- PASSAGE À EXAMINER
╔══

On quitte la France de pacotille des années 1960 pour l’Ouest américain, tout aussi fantasmé, avec ces paysages orangés, ce diner, ces Pontiac rutilantes, ces cow-boys tout droit sortis d’une publicité pour cigarettes… Bienvenue à Asteroid City, bourgade perdue au milieu du désert qui, en 1955, célèbre le Jour de la Météorite, qui a laissé ici un grand cratère en 3007 avant J.-C. À cette occasion, l’armée américaine décernera le prix du meilleur Cadet de l’espace. Les cinq prétendants débarquent avec leurs parents, s’installant dans le motel de ce bled perdu au milieu de nulle part, avec, au loin, le grondement et les champignons des essais atomiques…

Un film “wesandersonien”
En une image, on est immédiatement plongé sans l’univers de Wes Anderson avec ces décors stylisés fourmillant de détail ou ce train miniature rappelant celui de À bord du Darjeeling Limited… On ne va pas reprocher à Wes Anderson de faire du Wes Anderson. D’autant que si le dispositif formel est tout aussi éblouissant qu’à l’habitude, la belle mécanique tourne moins à vide que dans The French Dispatch.

╚══

- CONSIGNE DE TRAVAIL 1
Relevez les éléments de l'Ouest américain fantasmé qu'énumère la première phrase du passage sur Asteroid City.
- CONSIGNE DE TRAVAIL 2
Poursuivez le passage sur Asteroid City par un paragraphe qui enchaîne sur sa dernière phrase.
Les lignes ci-après constituent un matériau distinct du passage.

- EXTRAITS DE LIGNES

╔══

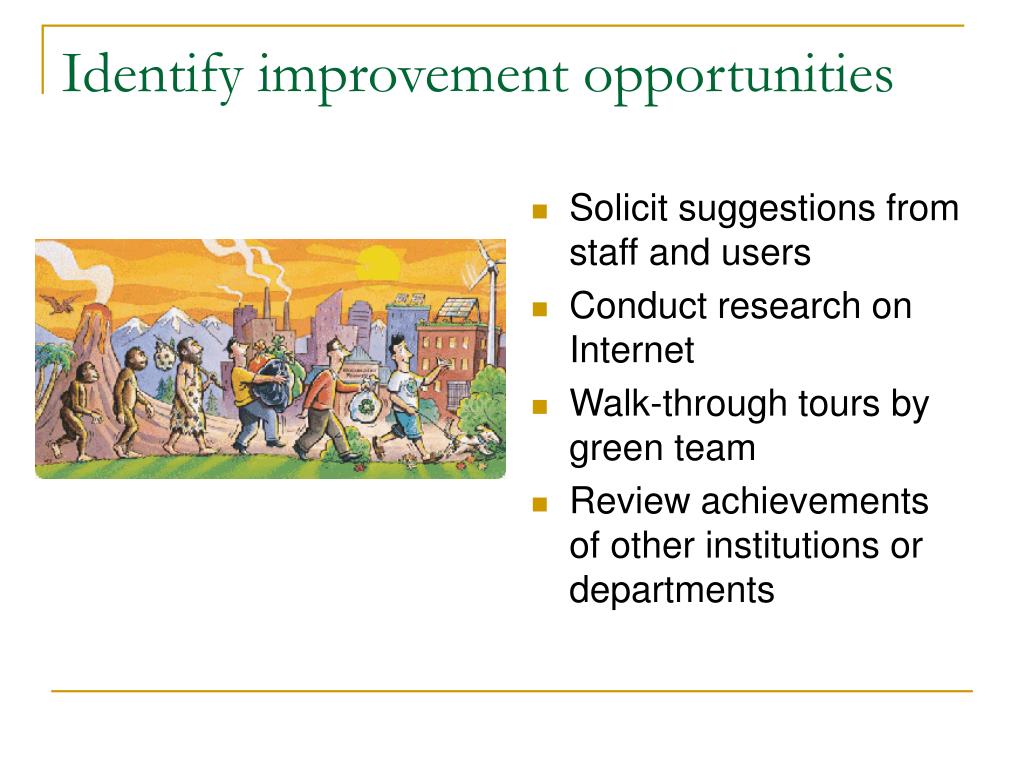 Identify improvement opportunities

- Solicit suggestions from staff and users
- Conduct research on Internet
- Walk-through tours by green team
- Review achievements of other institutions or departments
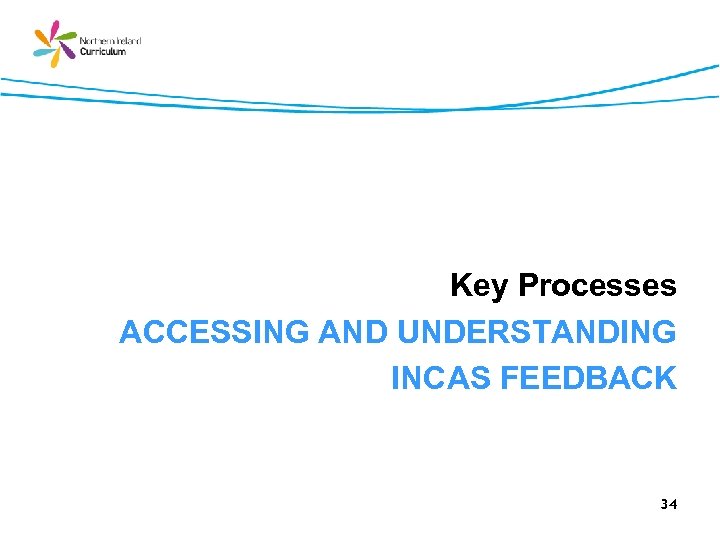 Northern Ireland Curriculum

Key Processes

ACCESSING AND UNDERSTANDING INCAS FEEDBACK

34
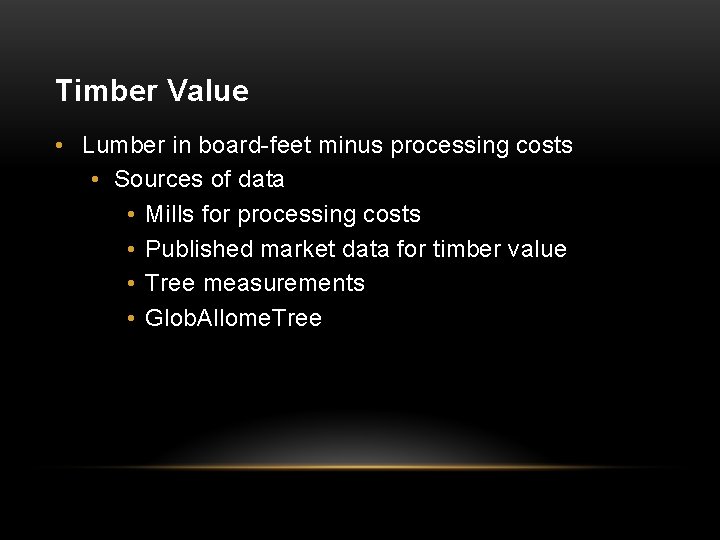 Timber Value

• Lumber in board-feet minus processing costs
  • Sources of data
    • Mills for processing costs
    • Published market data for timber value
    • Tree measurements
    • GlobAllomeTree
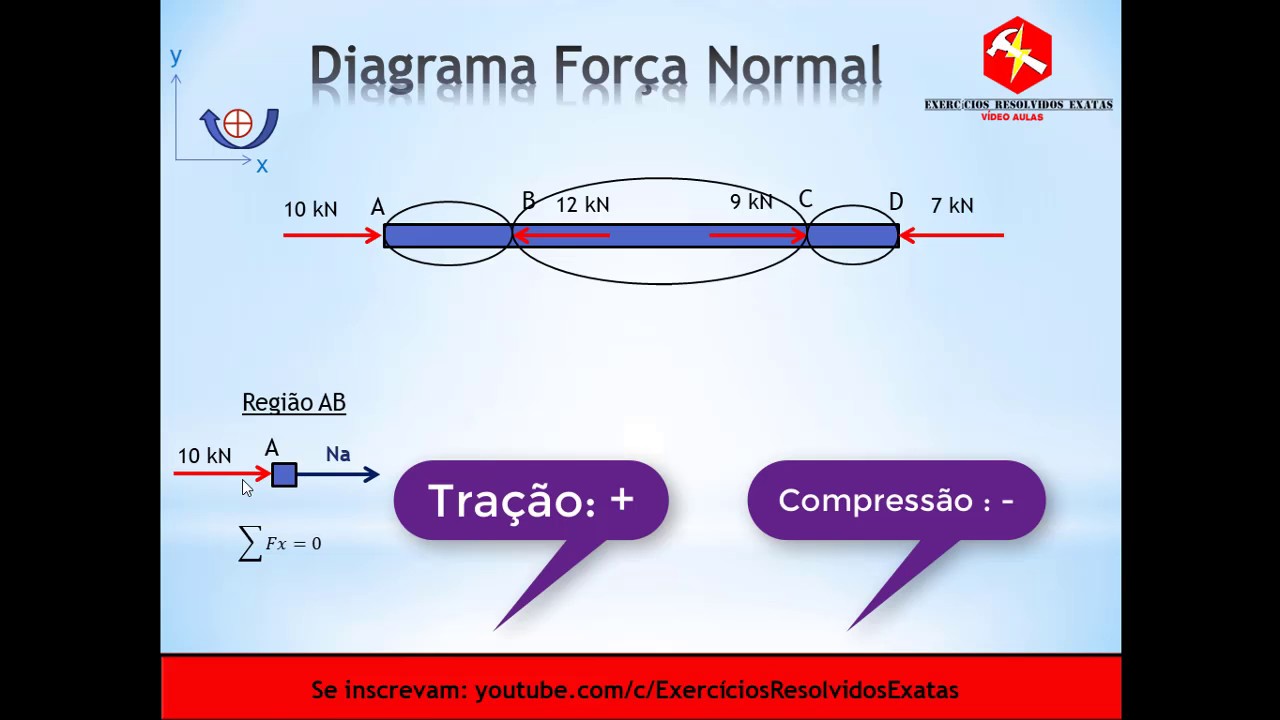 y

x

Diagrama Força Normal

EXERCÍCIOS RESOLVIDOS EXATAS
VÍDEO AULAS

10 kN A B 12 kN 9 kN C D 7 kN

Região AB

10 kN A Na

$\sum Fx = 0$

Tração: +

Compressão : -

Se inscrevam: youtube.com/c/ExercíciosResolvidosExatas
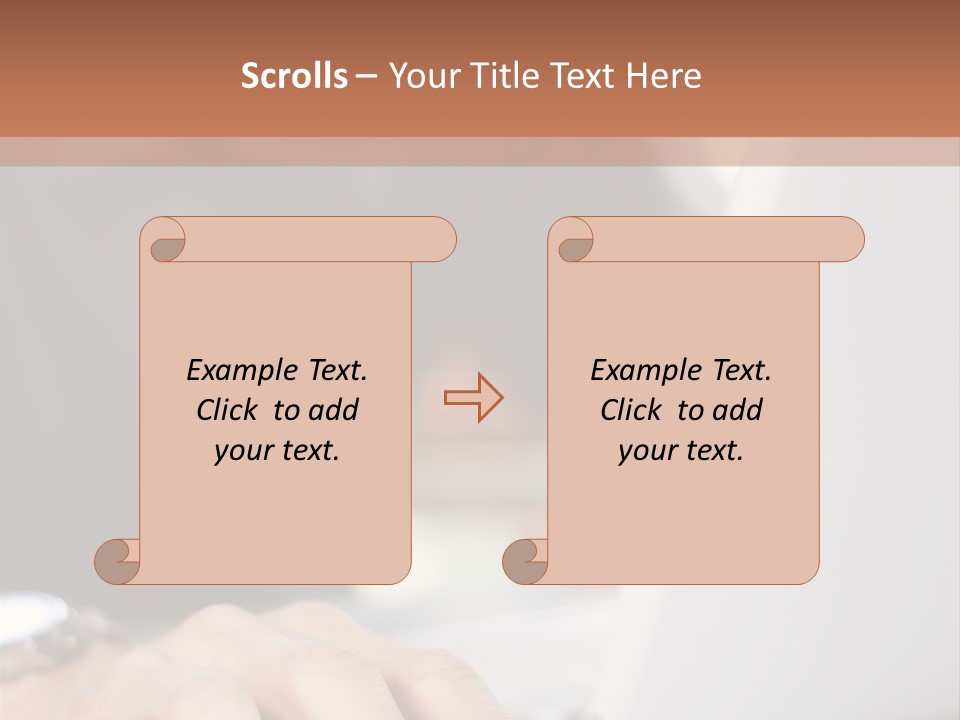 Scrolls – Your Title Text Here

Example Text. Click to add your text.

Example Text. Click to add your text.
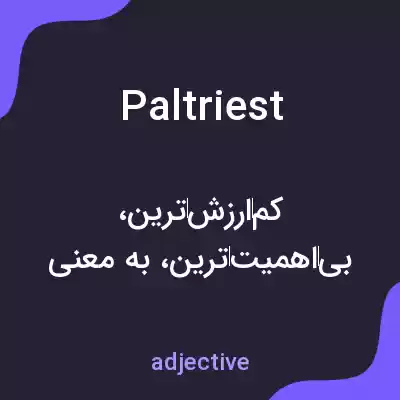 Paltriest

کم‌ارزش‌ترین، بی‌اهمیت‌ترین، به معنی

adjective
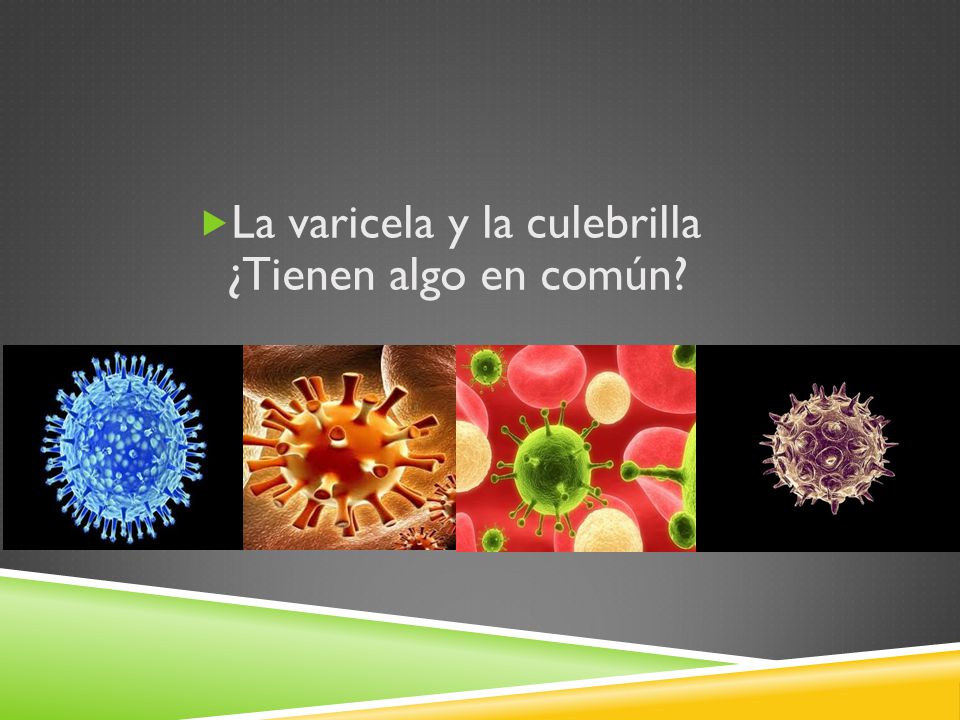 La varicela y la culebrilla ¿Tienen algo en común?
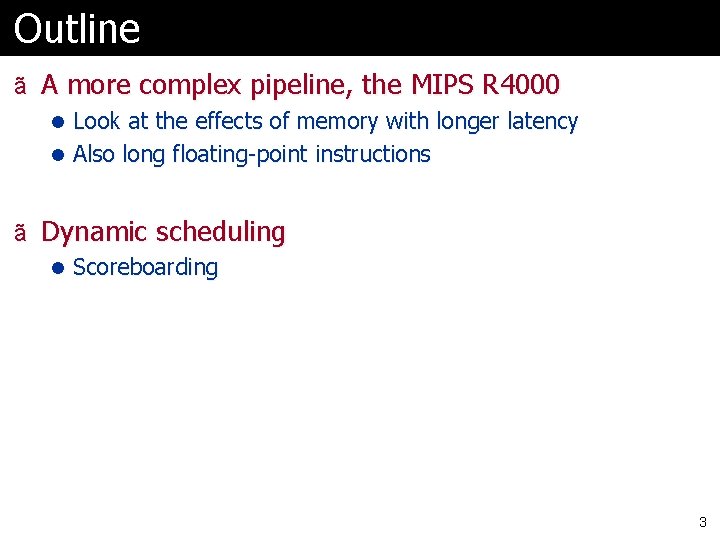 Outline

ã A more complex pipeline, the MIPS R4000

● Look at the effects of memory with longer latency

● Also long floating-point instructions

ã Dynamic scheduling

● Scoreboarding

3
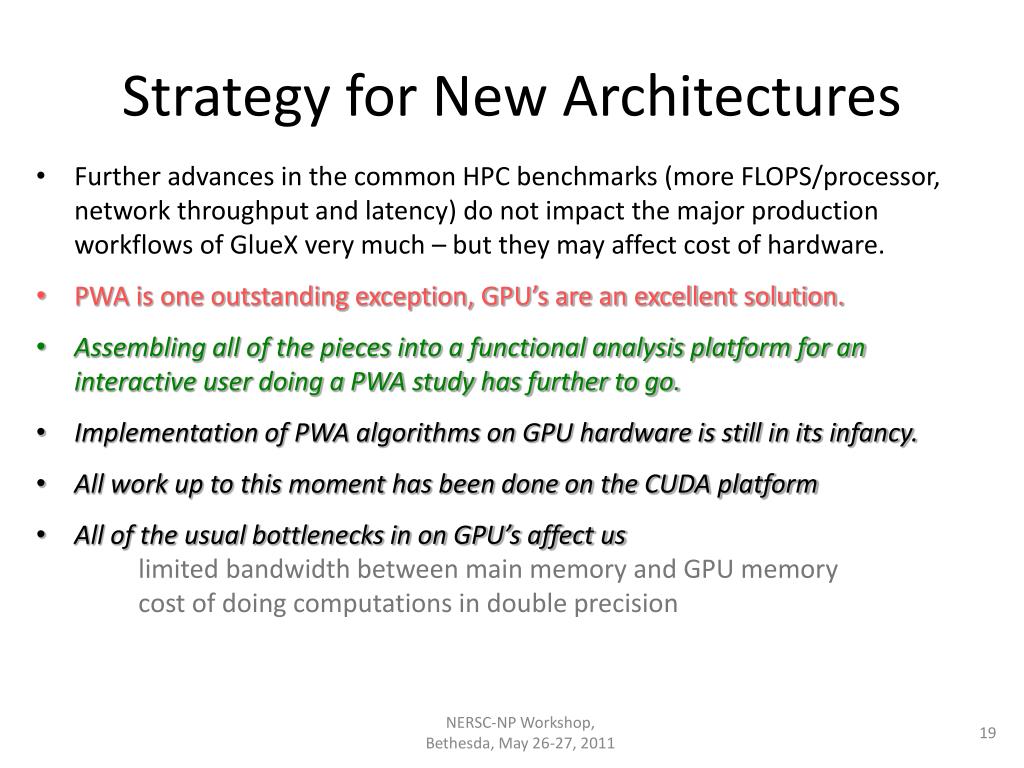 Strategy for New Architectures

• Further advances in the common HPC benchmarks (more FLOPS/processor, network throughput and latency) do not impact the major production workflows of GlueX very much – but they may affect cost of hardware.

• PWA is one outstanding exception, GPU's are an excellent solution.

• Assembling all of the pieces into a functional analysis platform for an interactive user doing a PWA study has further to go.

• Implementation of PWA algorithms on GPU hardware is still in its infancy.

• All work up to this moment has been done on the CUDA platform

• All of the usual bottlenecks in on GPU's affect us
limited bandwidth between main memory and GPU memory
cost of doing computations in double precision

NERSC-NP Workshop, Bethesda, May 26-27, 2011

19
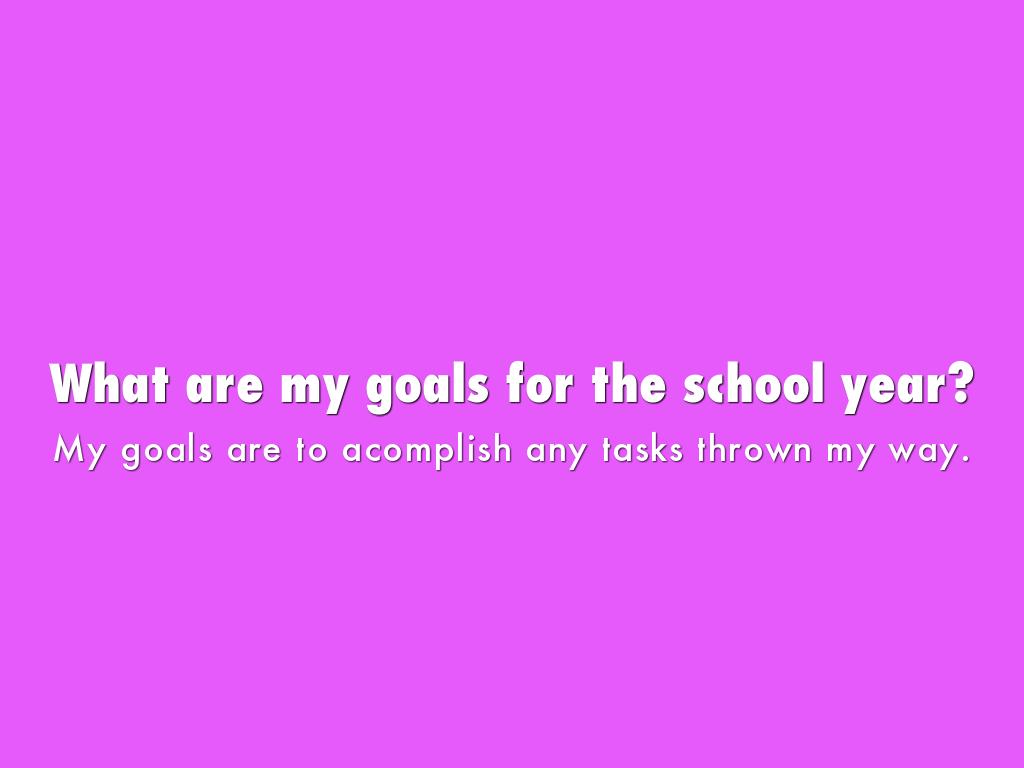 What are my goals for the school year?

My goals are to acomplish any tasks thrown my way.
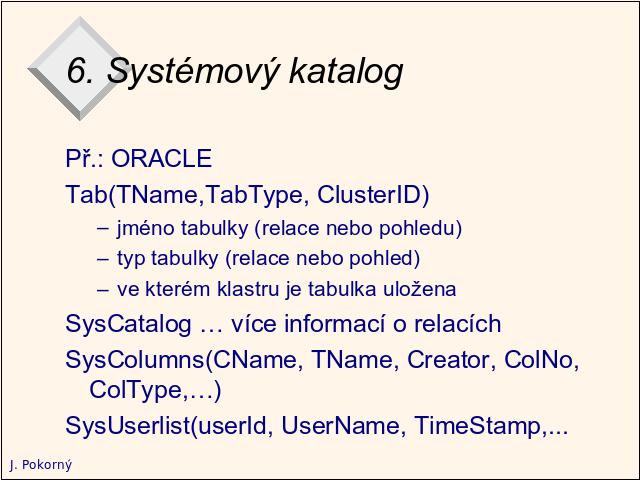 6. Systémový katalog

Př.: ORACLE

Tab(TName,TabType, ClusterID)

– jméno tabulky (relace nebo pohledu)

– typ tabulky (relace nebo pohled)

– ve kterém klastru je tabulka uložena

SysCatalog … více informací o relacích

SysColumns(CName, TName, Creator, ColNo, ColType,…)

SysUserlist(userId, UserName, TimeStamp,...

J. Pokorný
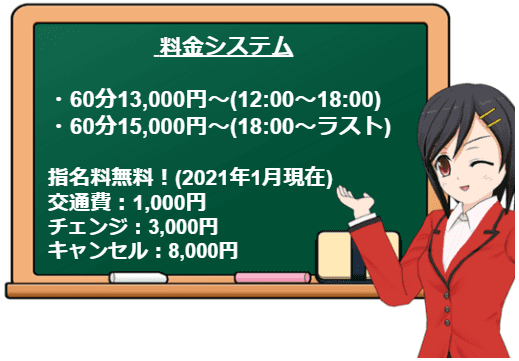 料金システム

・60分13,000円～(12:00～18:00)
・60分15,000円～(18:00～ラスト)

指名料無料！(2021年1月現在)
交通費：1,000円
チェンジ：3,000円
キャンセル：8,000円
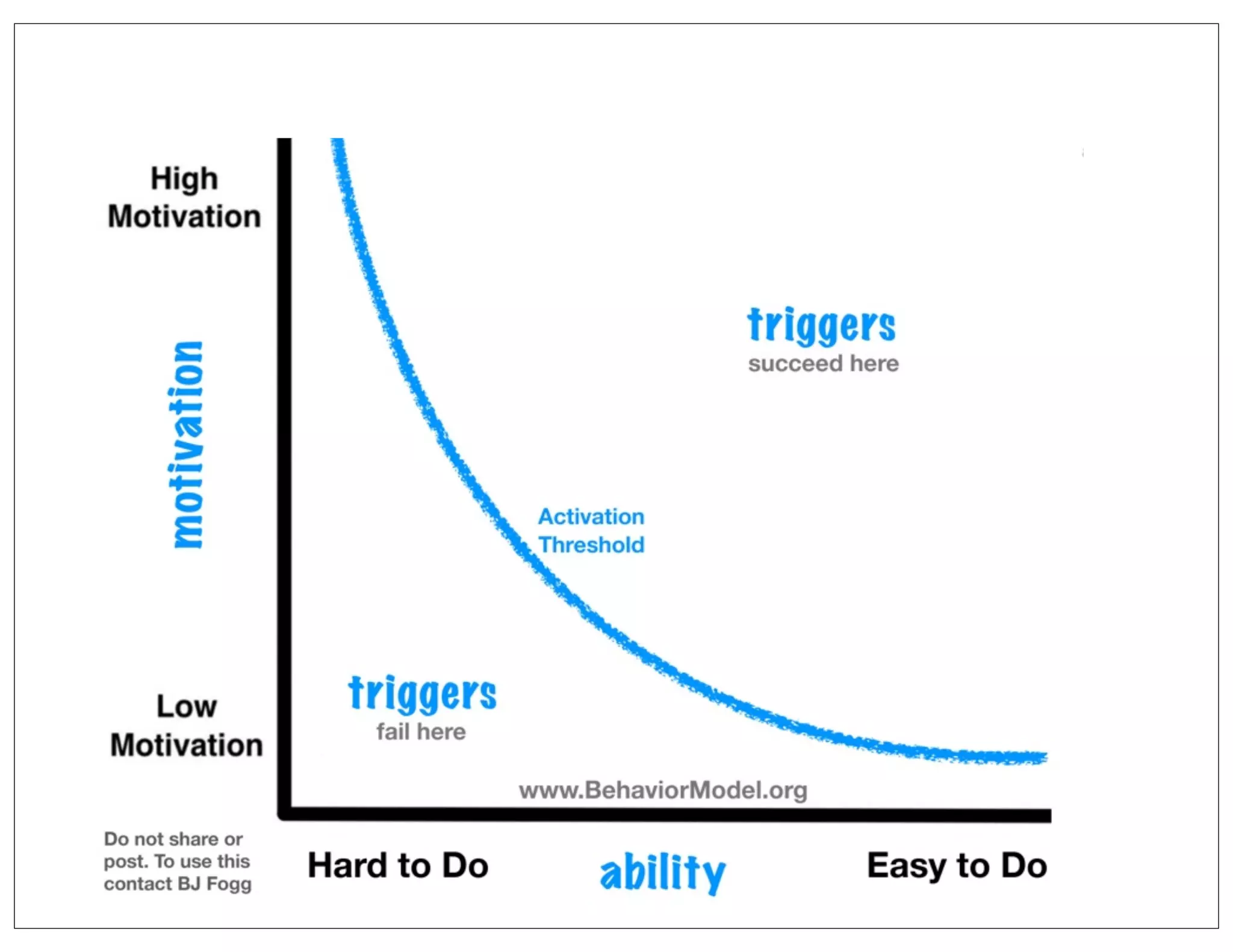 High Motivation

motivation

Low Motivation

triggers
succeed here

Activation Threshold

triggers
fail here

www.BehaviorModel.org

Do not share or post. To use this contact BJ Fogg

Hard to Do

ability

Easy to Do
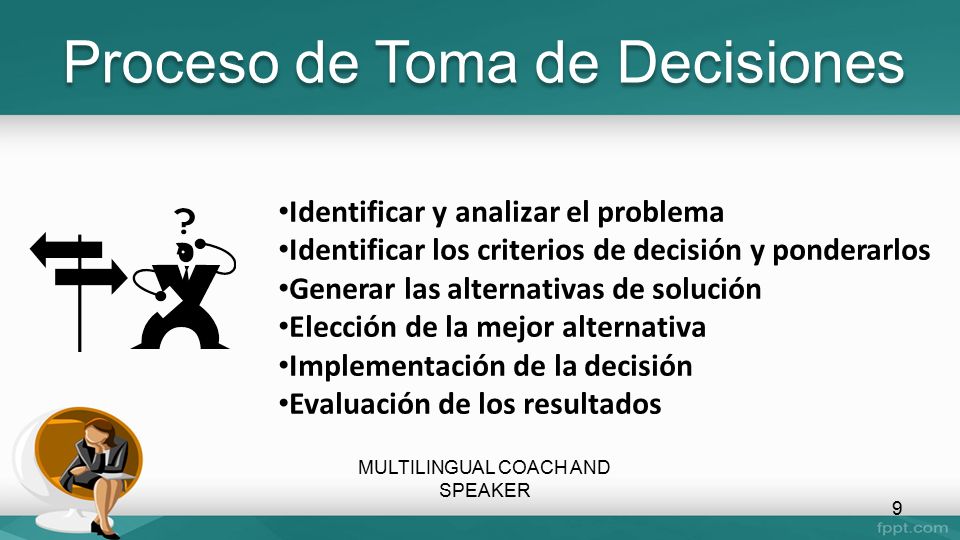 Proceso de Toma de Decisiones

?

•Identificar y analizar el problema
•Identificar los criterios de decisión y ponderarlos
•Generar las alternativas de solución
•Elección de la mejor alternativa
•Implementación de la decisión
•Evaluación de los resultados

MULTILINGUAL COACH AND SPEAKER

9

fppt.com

╚══

- ZONE DE RÉPONSE 1
- les paysages orangés
- le diner
- les Pontiac rutilantes
- les cow-boys tout droit sortis d'une publicité pour cigarettes

- ZONE DE RÉPONSE 2
Est-ce parce qu’il retrouve les États-Unis (après la France donc, mais aussi le Japon dans Isle of Dogs ou la Mittle Europa dans The Grand Budapest Hotel) ? Le cinéaste semble infuser Asteroid City (toujours coécrit avec Roman Coppola) de thèmes un peu plus personnels. Comme dans La Famille Tenenbaum en 2001, La Vie aquatique en 2004 et le magnifique Moonrise Kingdom en 2012, il est en effet ici question de relations compliquées entre parents et enfants. Notamment à travers les deux personnages les plus développés, campés par le fidèle Jason Schwartzman (présent aux côtés du cinéaste depuis Rushmore en 1998) et par Scarlett Johansson. L’un, photographe de guerre, trimbale sa ribambelle d’enfants depuis la mort de sa femme, en espérant les refourguer à son beau-père (Tom Hanks). L’autre est une star vivant uniquement pour sa carrière, quitte à négliger sa fille… De quoi apporter une vraie profondeur et une tonalité plus grave à cette ébouriffante explosion visuelle.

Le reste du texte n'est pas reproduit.